Bu oda da eleman yokluğu ve ödeneksizlikten  kapandı.

Toplasanız, iki karton koli tutmayan malzemeydi.

Ergani İlçe Halk Kütüphanesi'ne ismi verilmedi, bir türlü.

Yaşadığı sokağa adı dahi düşünülmedi.

Şair Memleketi'nde Sempozyumu ile Sezai Karakoç Sempozyumu iki kez  yapıldı.

İlki kitaplaşmadı. İkincisi tek, üçüncüsü dört cilt yayınlandı.

Her şey güzeldi, toplamda yüzlerce akademisyen, yazar sempozyumlara katıldı. 

Ergani'deki sempozyumlarda Merhûm Babası ile Amcası yanyana mezarlıkta yatarken, Karakoç'u sevenlerin dikkâtini çekmedi.
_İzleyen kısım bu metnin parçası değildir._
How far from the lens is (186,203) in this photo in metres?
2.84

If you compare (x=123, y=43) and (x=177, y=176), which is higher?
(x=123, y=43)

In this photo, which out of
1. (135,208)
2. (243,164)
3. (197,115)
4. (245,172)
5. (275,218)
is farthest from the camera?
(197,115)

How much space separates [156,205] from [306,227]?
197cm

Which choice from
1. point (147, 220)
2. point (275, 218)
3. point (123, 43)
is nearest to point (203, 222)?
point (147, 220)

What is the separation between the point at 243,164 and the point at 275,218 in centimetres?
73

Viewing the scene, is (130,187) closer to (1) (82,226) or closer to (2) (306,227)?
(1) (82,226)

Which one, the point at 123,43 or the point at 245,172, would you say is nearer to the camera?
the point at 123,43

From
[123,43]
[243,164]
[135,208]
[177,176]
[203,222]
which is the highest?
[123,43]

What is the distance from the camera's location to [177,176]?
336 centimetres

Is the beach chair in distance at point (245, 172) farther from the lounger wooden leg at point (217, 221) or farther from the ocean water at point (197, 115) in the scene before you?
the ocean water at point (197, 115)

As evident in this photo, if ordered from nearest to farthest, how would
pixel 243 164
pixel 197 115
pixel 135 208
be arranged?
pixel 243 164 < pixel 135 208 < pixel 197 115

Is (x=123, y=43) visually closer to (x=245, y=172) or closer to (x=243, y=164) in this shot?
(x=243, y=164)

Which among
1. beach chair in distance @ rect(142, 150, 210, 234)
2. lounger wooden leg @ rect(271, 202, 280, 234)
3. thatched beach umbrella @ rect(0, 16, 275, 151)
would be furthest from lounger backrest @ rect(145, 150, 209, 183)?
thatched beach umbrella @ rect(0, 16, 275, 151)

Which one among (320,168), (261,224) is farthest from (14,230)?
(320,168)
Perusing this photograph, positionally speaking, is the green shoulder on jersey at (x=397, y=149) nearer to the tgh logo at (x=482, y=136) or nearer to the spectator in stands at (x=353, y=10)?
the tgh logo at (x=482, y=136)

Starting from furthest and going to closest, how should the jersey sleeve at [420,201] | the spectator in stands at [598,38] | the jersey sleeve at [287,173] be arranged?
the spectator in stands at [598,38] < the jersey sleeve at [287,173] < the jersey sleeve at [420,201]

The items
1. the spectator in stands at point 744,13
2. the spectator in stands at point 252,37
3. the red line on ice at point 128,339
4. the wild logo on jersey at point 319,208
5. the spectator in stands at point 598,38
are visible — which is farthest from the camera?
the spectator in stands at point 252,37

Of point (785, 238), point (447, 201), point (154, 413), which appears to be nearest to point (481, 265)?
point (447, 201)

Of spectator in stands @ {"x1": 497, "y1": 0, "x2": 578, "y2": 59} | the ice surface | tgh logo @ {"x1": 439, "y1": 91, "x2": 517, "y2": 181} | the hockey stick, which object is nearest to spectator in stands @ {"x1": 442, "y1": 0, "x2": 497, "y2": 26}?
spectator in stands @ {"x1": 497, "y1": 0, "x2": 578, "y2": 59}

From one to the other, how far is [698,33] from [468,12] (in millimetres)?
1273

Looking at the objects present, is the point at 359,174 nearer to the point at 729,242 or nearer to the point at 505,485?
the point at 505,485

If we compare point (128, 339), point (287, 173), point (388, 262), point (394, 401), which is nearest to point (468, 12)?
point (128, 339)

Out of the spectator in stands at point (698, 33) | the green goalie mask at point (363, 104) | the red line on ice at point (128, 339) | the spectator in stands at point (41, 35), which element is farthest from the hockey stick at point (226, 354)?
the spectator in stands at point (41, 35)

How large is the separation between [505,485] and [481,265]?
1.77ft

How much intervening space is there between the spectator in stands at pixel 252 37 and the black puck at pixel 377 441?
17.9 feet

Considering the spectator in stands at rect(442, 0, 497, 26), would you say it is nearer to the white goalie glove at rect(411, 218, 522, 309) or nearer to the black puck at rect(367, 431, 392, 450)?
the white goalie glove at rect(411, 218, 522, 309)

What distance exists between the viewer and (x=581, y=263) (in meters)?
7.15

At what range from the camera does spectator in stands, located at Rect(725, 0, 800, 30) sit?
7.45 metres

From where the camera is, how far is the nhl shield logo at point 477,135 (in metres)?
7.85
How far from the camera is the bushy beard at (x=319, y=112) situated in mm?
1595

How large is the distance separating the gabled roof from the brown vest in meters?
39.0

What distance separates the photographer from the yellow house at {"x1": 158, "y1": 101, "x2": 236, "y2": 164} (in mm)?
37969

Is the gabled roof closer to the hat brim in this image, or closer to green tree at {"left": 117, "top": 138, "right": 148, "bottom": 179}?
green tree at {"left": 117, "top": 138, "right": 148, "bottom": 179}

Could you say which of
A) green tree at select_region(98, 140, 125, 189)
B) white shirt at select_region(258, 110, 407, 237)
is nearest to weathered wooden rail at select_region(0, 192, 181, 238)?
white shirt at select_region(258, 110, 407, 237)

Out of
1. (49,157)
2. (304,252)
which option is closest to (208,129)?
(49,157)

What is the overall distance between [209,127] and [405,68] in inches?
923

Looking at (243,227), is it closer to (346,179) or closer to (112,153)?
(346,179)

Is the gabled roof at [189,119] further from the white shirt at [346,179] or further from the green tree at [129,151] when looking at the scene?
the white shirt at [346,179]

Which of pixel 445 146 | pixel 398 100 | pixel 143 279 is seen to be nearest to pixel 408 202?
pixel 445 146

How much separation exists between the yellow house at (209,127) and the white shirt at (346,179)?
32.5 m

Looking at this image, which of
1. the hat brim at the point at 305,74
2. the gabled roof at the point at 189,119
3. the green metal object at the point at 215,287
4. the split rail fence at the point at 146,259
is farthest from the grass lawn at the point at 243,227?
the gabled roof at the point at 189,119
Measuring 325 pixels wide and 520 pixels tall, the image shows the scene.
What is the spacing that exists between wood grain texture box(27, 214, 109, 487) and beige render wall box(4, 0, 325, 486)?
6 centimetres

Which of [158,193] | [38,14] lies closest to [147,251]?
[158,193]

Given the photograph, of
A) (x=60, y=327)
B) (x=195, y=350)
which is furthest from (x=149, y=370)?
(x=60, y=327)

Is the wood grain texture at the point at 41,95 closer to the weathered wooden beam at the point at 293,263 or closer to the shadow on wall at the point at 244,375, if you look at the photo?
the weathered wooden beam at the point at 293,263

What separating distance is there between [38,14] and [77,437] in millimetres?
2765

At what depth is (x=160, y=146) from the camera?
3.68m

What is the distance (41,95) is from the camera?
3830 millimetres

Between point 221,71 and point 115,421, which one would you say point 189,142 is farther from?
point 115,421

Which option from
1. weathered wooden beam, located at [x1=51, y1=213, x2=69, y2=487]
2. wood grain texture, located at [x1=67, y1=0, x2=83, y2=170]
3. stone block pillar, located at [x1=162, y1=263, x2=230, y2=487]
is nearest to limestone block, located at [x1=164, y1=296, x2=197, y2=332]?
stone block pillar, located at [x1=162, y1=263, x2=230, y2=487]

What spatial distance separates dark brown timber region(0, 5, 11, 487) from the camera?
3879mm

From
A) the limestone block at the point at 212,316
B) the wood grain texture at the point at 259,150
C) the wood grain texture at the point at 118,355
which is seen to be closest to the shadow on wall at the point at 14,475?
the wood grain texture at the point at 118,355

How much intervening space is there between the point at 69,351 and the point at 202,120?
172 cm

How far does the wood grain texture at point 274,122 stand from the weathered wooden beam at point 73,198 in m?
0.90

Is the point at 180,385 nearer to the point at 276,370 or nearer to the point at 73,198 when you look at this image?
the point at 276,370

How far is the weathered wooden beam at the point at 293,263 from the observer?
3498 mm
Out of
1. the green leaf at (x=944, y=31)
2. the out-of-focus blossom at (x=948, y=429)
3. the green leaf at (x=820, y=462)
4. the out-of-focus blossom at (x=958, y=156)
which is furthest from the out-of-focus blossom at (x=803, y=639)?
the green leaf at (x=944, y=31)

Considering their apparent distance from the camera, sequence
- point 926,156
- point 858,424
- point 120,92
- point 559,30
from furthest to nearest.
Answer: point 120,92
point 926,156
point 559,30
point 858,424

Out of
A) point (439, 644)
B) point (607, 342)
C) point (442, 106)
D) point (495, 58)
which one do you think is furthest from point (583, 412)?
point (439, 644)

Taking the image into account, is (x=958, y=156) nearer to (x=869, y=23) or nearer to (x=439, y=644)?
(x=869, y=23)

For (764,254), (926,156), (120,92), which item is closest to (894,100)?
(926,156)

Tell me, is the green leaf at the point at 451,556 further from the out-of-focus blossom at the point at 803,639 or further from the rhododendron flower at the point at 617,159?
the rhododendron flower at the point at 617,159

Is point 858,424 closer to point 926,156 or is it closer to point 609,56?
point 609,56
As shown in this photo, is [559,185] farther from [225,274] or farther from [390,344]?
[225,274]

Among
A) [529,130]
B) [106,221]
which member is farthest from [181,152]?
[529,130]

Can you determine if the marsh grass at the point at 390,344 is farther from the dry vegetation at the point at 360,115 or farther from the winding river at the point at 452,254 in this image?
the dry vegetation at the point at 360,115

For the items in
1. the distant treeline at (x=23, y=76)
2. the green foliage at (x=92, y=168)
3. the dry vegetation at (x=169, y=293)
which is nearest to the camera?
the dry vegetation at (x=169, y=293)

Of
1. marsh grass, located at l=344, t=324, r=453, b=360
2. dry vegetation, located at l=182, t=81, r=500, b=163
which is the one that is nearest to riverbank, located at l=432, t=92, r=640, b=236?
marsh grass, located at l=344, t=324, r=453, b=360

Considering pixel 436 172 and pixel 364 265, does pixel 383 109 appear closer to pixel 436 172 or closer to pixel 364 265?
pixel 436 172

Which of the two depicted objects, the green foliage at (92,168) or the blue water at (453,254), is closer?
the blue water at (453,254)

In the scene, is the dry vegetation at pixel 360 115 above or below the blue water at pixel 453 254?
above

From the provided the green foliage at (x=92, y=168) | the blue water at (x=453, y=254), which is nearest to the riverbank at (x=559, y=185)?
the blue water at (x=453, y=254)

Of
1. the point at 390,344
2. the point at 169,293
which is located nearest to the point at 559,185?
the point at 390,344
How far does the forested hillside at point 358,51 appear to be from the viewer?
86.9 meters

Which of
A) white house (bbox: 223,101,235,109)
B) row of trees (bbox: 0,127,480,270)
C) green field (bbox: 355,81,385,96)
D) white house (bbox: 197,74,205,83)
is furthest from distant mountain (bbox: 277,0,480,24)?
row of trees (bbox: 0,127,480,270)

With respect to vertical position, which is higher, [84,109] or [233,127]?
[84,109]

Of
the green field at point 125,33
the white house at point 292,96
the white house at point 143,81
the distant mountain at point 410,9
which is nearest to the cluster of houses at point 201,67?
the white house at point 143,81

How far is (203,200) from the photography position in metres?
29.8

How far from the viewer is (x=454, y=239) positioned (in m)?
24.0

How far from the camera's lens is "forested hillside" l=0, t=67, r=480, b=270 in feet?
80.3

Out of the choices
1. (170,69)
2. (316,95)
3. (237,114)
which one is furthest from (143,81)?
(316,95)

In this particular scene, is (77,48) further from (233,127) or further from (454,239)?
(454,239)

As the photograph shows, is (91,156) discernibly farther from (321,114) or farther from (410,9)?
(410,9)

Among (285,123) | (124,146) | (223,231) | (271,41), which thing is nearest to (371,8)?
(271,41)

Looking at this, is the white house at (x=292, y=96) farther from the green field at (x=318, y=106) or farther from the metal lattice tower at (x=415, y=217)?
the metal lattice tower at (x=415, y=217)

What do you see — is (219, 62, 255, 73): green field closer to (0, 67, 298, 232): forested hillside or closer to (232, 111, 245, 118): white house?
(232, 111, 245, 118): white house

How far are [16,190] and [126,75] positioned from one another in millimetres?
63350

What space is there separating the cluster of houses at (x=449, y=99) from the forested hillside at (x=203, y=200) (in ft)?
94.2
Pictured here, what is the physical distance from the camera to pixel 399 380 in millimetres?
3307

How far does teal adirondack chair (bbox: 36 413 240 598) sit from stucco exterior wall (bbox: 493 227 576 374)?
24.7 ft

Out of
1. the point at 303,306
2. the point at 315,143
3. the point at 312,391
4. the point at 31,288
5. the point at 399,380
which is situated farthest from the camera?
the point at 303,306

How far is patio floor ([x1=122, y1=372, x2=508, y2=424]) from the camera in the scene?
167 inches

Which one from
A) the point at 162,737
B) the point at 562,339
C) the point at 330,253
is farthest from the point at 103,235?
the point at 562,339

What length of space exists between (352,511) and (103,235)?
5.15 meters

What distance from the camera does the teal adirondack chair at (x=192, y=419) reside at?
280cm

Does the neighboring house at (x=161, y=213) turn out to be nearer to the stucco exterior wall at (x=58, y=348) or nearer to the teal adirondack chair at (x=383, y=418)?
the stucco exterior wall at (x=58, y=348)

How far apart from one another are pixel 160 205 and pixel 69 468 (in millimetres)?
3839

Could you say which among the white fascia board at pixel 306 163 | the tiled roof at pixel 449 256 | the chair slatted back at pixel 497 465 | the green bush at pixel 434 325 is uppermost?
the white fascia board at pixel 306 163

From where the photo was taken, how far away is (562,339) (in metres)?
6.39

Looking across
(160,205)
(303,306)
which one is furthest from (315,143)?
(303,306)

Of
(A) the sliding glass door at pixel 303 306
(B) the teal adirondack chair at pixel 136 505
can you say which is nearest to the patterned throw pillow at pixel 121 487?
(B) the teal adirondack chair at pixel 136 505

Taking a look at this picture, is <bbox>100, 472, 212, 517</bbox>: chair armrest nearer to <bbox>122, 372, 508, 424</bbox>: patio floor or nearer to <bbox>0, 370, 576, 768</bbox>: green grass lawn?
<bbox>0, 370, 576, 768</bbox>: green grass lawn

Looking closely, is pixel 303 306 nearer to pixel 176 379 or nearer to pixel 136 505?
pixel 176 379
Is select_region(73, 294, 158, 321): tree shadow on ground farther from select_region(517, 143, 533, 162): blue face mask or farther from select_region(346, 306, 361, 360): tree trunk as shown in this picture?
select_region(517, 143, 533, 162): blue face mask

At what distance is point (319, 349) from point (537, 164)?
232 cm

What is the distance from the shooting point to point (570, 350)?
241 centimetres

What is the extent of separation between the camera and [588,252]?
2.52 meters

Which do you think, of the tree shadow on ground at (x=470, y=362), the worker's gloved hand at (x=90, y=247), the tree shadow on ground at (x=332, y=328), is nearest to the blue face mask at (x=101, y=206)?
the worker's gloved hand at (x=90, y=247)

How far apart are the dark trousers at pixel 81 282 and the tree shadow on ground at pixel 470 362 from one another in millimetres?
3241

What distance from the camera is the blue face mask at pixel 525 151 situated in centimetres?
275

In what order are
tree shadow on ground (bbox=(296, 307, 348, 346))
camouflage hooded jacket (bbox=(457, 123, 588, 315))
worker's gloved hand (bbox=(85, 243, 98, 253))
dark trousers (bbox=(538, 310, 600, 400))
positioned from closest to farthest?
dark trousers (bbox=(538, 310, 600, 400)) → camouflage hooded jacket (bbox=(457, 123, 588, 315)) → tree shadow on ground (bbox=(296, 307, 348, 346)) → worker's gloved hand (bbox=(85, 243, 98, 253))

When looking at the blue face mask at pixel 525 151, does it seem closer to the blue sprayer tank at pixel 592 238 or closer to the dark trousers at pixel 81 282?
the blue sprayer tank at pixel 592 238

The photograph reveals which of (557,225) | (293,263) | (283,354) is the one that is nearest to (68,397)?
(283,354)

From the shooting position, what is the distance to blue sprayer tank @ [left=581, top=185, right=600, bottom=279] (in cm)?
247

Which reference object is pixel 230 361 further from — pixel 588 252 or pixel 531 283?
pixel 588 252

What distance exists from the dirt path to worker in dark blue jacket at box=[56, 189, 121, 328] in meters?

Diyarbakır'da Sezai Karakoç Kültür ve Edebiyat Evi açıldı, Kayyım döneminde. Mart seçimiyle birlikte işlevsiz hale geldi, doğrusu ka-pan-dı.

Adını taşıyan Kongre Merkezi, resmîyette var.

Dicle Üniversitesi'nde 16 Kasım 2025 Tarihinde bir etkinlik gerçekleşmiş. Dicle Üniversitesi, İl KTM ve diğer kurumların paydaşlığı var.  Sevindik de Edebiyat Fakültesi'ne Sezai Karakoç adı verilmiş, girişte ne eserlerinin sergilendiği, ne bir portresinin bulunduğu yere rastlamak mümkün.

Ya Edebiyat Fakültesi'nin adı değişsin ya Sezai Karakoç'u ananlar bu eksikliği görsün...

İlk Kültür ve Turizm Müdürlüğü ile paydaşlar, 21 Kasım 2025 Tarihli bir etkinlik düzenleyecek, bir kütüphanenin salonunda.

İsmini taşıyan okullar var, adı verilen kavşak mevcut.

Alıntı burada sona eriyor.